5.1 Bestemmingsomschrijving
De voor 'Waarde - Archeologie - 2' aangewezen gronden zijn, behalve voor de daar voorkomende (basis)bestemmingen, mede bestemd voor de bescherming van de archeologische waarden in het gebied, waarbij artikel 13 in acht dient te worden genomen.
a. Op of in de als 'Waarde - Archeologie - 2' aangegeven gronden mag op basis van de onderliggende bestemming worden gebouwd, waarbij de grond voor maximaal 500 m2 (gemeten op maaiveldniveau) wordt verstoord;
b. indien de verstoring meer dan 500 m² bedraagt en deze verstoring dieper gaat dan 50 cm dient de aanvrager een rapport (voortoets, bijvoorbeeld bureauonderzoek, inventariserend veldonderzoek, proefsleuvenonderzoek, opgraving, sleufgraaf, archeologische begeleiding) te overleggen, waaruit blijkt dat de archeologische waarden niet onevenredig (kunnen) worden geschaad.

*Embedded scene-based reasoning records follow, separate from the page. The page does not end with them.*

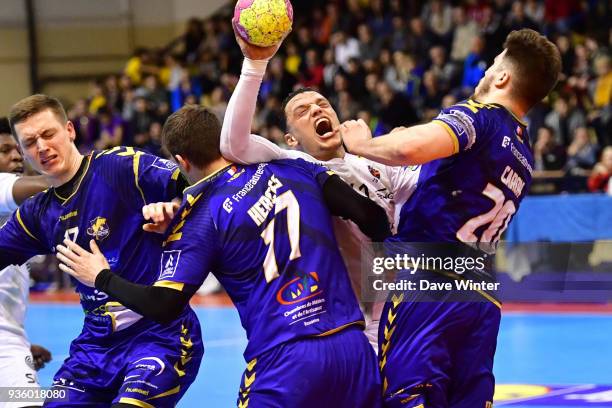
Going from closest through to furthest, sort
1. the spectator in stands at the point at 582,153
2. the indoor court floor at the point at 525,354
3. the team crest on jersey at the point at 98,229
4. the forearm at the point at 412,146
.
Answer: the forearm at the point at 412,146 < the team crest on jersey at the point at 98,229 < the indoor court floor at the point at 525,354 < the spectator in stands at the point at 582,153

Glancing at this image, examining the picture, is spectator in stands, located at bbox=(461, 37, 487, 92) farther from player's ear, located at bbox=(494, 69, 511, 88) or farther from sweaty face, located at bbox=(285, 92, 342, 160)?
player's ear, located at bbox=(494, 69, 511, 88)

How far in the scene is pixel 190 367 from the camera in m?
5.47

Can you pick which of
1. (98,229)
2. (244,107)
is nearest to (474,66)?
(98,229)

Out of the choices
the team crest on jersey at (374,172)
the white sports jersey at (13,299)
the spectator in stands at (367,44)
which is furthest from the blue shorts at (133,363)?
the spectator in stands at (367,44)

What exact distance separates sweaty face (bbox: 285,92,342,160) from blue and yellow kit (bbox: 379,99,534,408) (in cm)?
75

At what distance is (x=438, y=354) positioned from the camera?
4.43m

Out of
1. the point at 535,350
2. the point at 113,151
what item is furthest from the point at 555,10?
the point at 113,151

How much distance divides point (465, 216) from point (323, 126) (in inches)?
40.8

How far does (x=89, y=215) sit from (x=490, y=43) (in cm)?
1370

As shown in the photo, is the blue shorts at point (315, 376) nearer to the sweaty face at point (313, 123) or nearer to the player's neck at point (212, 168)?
the player's neck at point (212, 168)

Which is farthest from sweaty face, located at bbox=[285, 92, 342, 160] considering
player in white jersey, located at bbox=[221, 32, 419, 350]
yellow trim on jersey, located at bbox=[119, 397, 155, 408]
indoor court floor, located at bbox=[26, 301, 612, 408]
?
indoor court floor, located at bbox=[26, 301, 612, 408]

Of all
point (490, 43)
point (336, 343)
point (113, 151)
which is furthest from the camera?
point (490, 43)

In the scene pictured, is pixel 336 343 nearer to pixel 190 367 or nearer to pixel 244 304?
pixel 244 304

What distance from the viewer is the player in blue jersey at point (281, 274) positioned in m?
4.20
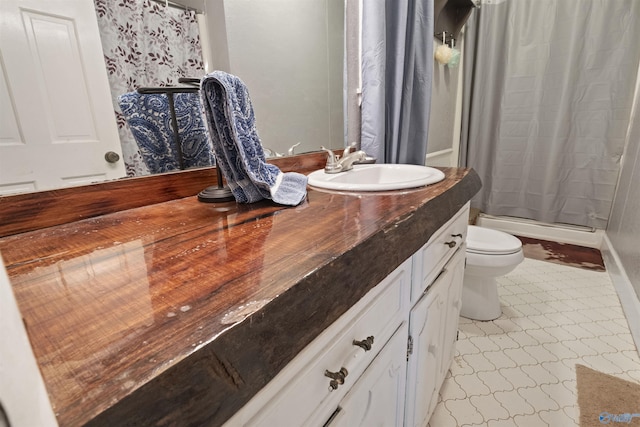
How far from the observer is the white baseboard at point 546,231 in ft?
7.84

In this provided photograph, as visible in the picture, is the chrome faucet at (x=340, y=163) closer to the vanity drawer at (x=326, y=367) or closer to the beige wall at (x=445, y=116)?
the vanity drawer at (x=326, y=367)

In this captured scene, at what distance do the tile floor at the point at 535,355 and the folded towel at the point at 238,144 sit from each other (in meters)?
0.97

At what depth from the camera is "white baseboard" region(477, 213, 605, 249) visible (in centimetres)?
239

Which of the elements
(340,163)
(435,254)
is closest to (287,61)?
(340,163)

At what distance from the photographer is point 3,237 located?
1.78ft

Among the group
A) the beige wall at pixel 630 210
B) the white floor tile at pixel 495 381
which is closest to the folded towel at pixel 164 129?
the white floor tile at pixel 495 381

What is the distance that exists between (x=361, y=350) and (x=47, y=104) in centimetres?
69

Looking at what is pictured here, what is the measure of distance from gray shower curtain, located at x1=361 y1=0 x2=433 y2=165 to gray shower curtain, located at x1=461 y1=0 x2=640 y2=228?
129cm

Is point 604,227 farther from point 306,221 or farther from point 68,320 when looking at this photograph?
point 68,320

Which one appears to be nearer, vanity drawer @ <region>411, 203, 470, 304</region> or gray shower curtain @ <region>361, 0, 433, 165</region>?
vanity drawer @ <region>411, 203, 470, 304</region>

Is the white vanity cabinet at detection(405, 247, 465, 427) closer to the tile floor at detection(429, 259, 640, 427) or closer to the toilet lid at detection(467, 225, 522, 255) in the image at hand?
the tile floor at detection(429, 259, 640, 427)

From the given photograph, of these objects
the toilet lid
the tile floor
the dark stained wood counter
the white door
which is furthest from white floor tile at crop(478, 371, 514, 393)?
the white door

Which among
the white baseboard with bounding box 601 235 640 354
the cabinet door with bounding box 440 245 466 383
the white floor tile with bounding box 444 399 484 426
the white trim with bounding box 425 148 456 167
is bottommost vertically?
the white floor tile with bounding box 444 399 484 426

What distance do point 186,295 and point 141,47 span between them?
24.9 inches
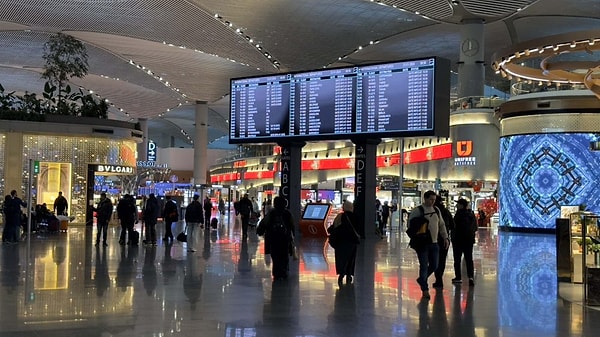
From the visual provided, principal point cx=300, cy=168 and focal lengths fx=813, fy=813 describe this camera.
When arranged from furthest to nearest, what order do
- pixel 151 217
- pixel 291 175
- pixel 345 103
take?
pixel 291 175 → pixel 345 103 → pixel 151 217

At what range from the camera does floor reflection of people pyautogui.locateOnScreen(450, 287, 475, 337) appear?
794 centimetres

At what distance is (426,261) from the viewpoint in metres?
11.0

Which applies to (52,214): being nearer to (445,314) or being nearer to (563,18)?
(445,314)

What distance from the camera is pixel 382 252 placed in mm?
19031

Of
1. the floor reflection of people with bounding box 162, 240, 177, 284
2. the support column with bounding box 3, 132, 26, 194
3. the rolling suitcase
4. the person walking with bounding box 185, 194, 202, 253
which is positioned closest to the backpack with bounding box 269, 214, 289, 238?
the floor reflection of people with bounding box 162, 240, 177, 284

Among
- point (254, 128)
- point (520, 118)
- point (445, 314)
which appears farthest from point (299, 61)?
point (445, 314)

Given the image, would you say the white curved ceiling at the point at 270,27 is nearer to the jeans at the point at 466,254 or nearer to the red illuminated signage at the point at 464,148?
the red illuminated signage at the point at 464,148

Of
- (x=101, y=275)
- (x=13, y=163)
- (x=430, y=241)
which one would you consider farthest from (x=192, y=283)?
(x=13, y=163)

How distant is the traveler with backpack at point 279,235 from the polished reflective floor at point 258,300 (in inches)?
13.3

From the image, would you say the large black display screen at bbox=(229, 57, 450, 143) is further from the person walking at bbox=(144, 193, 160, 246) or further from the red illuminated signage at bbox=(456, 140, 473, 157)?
the red illuminated signage at bbox=(456, 140, 473, 157)

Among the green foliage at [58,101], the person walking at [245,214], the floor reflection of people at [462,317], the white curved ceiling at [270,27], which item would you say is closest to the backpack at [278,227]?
the floor reflection of people at [462,317]

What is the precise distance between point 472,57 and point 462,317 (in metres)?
28.6

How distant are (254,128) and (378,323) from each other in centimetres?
1657

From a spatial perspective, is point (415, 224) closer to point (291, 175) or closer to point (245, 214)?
point (245, 214)
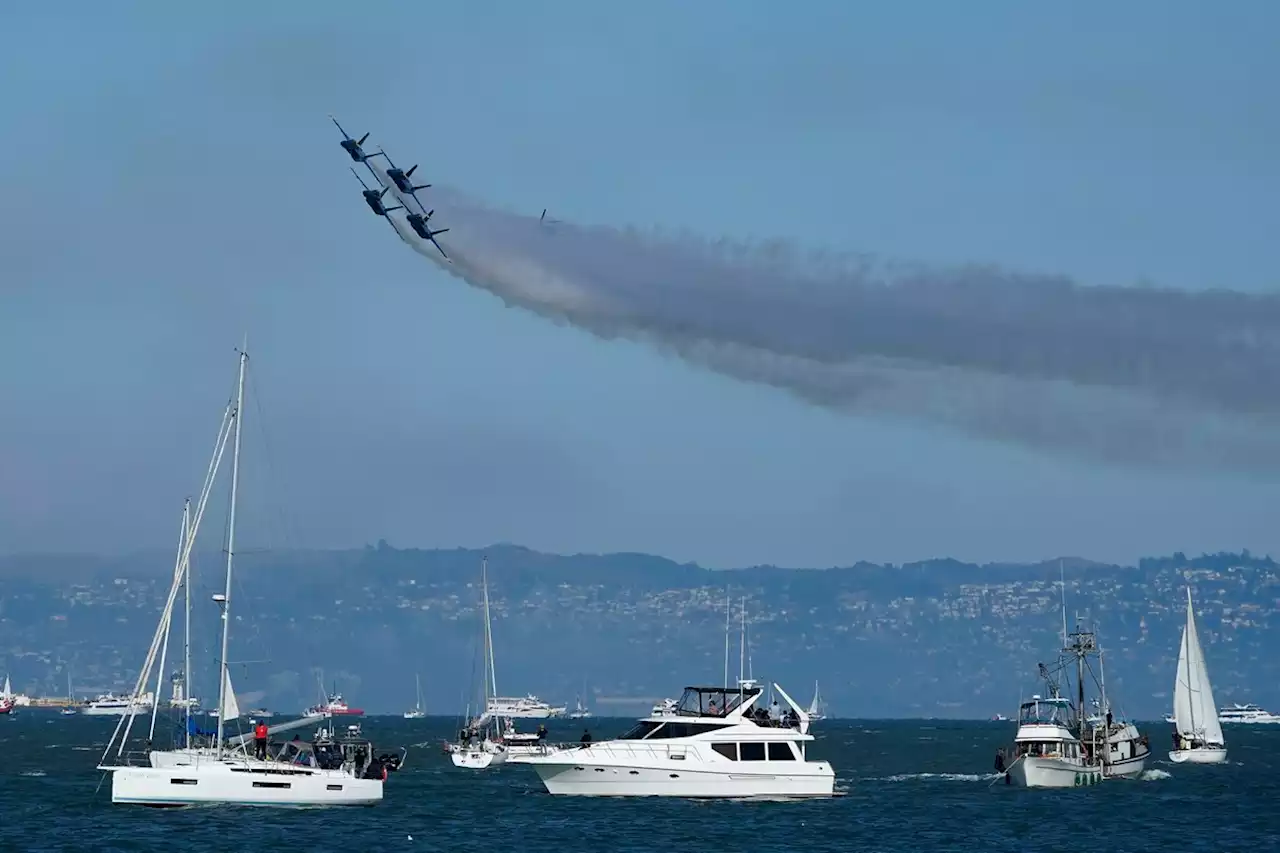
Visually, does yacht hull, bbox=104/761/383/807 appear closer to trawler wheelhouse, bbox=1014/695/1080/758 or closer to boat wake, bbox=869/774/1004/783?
trawler wheelhouse, bbox=1014/695/1080/758

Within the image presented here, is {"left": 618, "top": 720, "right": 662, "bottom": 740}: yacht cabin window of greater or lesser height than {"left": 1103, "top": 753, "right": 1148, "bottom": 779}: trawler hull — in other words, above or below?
above

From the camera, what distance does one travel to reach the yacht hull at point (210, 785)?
284 ft

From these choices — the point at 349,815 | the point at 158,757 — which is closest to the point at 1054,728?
the point at 349,815

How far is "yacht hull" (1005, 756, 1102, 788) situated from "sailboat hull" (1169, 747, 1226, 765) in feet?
164

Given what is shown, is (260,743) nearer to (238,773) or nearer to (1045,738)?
(238,773)

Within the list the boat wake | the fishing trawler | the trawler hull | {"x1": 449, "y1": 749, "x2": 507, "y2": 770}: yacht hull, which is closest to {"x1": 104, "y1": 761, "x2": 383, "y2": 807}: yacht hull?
the fishing trawler

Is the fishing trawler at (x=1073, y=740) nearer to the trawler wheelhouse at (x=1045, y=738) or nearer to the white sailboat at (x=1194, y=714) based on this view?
the trawler wheelhouse at (x=1045, y=738)

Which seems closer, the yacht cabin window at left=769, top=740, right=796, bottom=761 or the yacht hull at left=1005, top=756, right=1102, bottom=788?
the yacht cabin window at left=769, top=740, right=796, bottom=761

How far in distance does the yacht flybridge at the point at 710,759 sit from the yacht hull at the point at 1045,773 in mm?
23778

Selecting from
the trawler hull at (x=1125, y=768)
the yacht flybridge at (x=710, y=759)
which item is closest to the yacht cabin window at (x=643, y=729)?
the yacht flybridge at (x=710, y=759)

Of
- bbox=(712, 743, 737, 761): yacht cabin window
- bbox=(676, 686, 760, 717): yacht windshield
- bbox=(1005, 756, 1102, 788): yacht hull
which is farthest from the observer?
bbox=(1005, 756, 1102, 788): yacht hull

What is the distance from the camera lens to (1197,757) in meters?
165

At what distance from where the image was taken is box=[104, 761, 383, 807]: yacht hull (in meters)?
86.7

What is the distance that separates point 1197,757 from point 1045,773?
2170 inches
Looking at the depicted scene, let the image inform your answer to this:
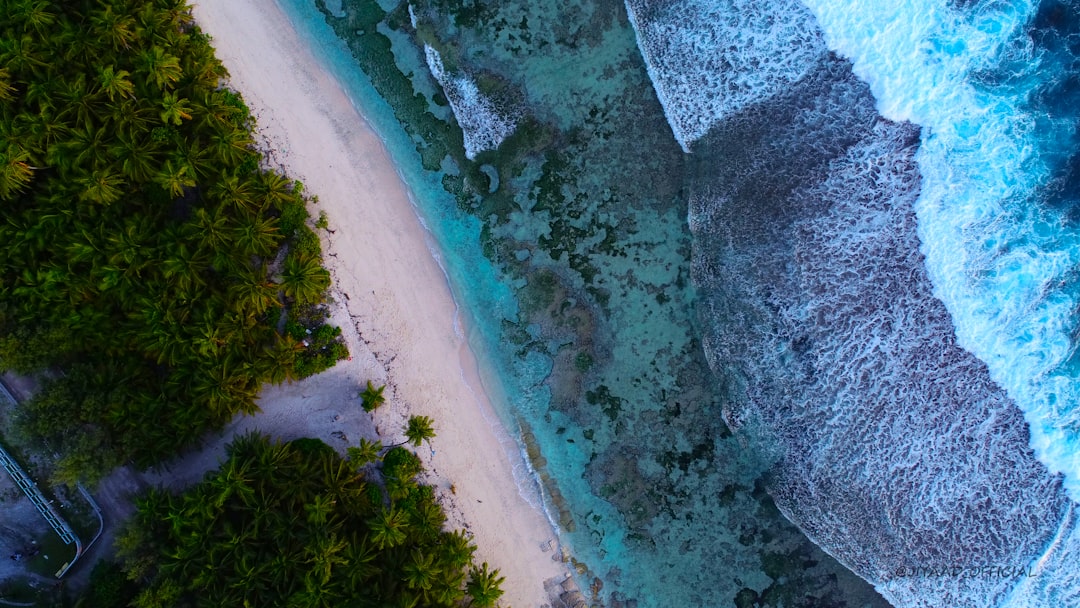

c. Uitsluitend indien archeologische waarde is vastgesteld worden aan de omgevingsvergunning daartoe de volgende voorwaarden verbonden:
1. de verplichting tot het treffen van technische maatregelen, waardoor archeologische resten in de bodem kunnen worden behouden. Hierbij kan gedacht worden aan het al of niet bouwen van kelders, het aanbrengen van een beschermende bodemlaag, het gebruiken van alternatieven voor het funderen van bouwwerken zoals heien, of
2. de verplichting tot het doen van opgravingen, of
3. de verplichting de uitvoering van de (bouw)activiteiten te laten begeleiden door een deskundige op het terrein van de archeologische monumentenzorg die voldoet aan door het bevoegd gezag bij de vergunning te stellen kwalificaties.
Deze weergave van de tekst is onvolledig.